- Using the information -
- 1) According to the excerpt on Christmas advertising, in what year did Coca Cola introduce the image of Santa Claus as a jolly, fat old man in a bright-red suit?
- 2) Rewrite the passage of the excerpt on Christmas advertising starting with "The Christmas advert" and going on through "the previous year.", changing "Christmas ads" to "holiday ads" wherever it occurs.

- Excerpt -

Perhaps the most surprising element of Christmas advertising is that the image of Santa Claus as a jolly, old, fat man in a bright-red suit that we now see as synonymous with Christmas was invented by Coca Cola in 1931, as the star of a magazine advert. Obviously Santa existed before this, but his image was less fixed, and although he was sometimes pictured in red, he wasn’t usually a jolly, plump old man. Through Coca Cola’s advertising campaigns, this image became commonly circulated and became set in stone.
The Christmas advert is now something of a phenomenon, signalling the start of the Christmas period. Arguably it was also Coca Cola who sparked this, with their Christmas truck. But you probably can’t think about Christmas ads without thinking of John Lewis: from Moz the Monster to the Bear and the Hare to this year’s less-well-received Elton John tribute.
Christmas ads are almost a microscopic version of Christmas itself, giving the appearance of being all warm and fuzzy and festive, but having a commercial drivers of brand awareness and profit at the heart. In 2012, for instance, John Lewis reported a 44.3% rise in sales over the 5 week Christmas period, compared to the previous year.
And then there’s all the other stuff
Of course, Christmas isn’t all about gifts. It’s also about putting up a real tree that could otherwise be contributing to carbon capture, or a fake tree that is contributing to our mounds of plastic pollution. It’s about buying expensive advent calendars to get 24 ‘presents’ that you didn’t really need anyway. And it’s about decorating your house with cheap and flimsy fairy lights, baubles, window stickers, tinsel and so on — most of which is also made from plastic, and will probably make its way to landfill after one Christmas (because who wants the same decorations two years in a row?)

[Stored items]
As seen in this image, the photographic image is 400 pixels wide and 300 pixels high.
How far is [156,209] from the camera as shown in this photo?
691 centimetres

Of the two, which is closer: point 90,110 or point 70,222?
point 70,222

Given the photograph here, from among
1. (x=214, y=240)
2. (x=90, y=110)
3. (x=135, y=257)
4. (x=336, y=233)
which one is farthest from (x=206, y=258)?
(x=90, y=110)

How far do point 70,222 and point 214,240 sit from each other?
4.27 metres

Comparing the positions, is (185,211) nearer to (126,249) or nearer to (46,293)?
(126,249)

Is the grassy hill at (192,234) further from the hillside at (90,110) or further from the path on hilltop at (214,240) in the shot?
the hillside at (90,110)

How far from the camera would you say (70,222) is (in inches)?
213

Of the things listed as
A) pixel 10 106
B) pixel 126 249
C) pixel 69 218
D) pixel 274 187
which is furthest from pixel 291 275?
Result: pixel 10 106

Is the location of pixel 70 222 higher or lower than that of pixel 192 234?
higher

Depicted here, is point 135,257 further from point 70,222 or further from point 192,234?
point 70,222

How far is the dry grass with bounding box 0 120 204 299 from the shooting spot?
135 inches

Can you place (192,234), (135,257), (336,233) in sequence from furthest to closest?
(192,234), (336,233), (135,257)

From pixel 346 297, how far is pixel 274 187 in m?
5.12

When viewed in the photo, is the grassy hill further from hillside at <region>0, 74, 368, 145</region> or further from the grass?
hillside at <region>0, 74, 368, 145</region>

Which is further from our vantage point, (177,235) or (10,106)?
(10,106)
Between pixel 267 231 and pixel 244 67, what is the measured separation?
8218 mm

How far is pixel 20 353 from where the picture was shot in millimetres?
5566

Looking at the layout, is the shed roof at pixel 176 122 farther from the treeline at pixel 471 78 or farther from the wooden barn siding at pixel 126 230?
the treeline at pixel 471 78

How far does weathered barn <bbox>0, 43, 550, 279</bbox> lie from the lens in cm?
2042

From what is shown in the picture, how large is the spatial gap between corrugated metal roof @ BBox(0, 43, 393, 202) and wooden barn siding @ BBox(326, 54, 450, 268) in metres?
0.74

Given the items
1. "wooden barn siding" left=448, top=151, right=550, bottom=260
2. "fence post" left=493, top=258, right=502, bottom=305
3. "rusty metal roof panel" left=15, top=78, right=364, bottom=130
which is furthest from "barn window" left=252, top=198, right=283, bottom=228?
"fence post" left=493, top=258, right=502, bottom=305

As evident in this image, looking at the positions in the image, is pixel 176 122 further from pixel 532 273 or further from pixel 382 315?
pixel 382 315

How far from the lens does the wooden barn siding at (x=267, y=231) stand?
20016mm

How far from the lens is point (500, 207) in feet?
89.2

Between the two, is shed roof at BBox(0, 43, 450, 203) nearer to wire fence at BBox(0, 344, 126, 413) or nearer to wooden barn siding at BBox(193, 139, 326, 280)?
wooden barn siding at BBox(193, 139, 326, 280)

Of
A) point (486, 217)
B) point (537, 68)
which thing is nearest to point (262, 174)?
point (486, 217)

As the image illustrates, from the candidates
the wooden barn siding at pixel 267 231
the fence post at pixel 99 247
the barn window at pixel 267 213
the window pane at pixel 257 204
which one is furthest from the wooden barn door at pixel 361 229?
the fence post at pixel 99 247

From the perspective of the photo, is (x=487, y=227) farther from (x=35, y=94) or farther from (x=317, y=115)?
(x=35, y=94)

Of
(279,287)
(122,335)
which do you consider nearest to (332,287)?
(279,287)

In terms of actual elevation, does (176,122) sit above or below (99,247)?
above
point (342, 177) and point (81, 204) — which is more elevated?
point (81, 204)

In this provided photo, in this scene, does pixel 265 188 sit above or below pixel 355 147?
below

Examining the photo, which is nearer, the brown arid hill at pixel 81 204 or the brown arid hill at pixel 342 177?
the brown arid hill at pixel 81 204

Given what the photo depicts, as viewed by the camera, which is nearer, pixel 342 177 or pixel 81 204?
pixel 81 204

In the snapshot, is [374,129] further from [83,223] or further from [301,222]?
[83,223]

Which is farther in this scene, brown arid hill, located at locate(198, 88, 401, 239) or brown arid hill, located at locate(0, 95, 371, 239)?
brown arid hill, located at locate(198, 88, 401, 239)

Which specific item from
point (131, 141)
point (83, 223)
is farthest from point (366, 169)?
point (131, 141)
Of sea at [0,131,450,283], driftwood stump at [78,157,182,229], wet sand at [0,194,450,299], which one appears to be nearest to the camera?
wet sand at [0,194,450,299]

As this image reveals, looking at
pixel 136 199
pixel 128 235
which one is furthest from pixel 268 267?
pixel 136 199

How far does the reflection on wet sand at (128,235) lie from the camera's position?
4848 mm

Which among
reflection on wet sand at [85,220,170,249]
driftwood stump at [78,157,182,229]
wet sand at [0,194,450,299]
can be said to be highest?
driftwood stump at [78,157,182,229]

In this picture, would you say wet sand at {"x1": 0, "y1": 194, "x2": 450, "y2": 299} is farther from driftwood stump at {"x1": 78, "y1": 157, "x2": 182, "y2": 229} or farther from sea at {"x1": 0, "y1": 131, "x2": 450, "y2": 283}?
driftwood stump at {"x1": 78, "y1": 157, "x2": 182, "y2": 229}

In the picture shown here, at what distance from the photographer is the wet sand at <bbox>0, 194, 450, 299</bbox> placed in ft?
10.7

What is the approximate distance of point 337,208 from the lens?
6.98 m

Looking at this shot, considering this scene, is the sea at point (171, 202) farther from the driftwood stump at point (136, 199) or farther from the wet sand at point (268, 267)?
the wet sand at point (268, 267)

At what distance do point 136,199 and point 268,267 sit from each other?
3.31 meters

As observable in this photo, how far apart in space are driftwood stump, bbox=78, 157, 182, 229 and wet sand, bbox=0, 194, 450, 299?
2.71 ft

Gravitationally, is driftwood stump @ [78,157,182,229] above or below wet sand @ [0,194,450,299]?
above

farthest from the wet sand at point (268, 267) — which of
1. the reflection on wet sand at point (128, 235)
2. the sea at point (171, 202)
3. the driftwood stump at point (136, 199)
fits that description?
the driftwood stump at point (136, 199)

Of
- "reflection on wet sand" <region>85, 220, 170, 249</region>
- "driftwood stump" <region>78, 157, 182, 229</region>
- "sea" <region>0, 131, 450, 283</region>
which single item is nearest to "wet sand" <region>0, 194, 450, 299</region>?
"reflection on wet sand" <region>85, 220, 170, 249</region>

- Answers by item number -
- 1) 1931

- 2)
The Christmas advert is now something of a phenomenon, signalling the start of the Christmas period. Arguably it was also Coca Cola who sparked this, with their Christmas truck. But you probably can’t think about holiday ads without thinking of John Lewis: from Moz the Monster to the Bear and the Hare to this year’s less-well-received Elton John tribute.
holiday ads are almost a microscopic version of Christmas itself, giving the appearance of being all warm and fuzzy and festive, but having a commercial drivers of brand awareness and profit at the heart. In 2012, for instance, John Lewis reported a 44.3% rise in sales over the 5 week Christmas period, compared to the previous year.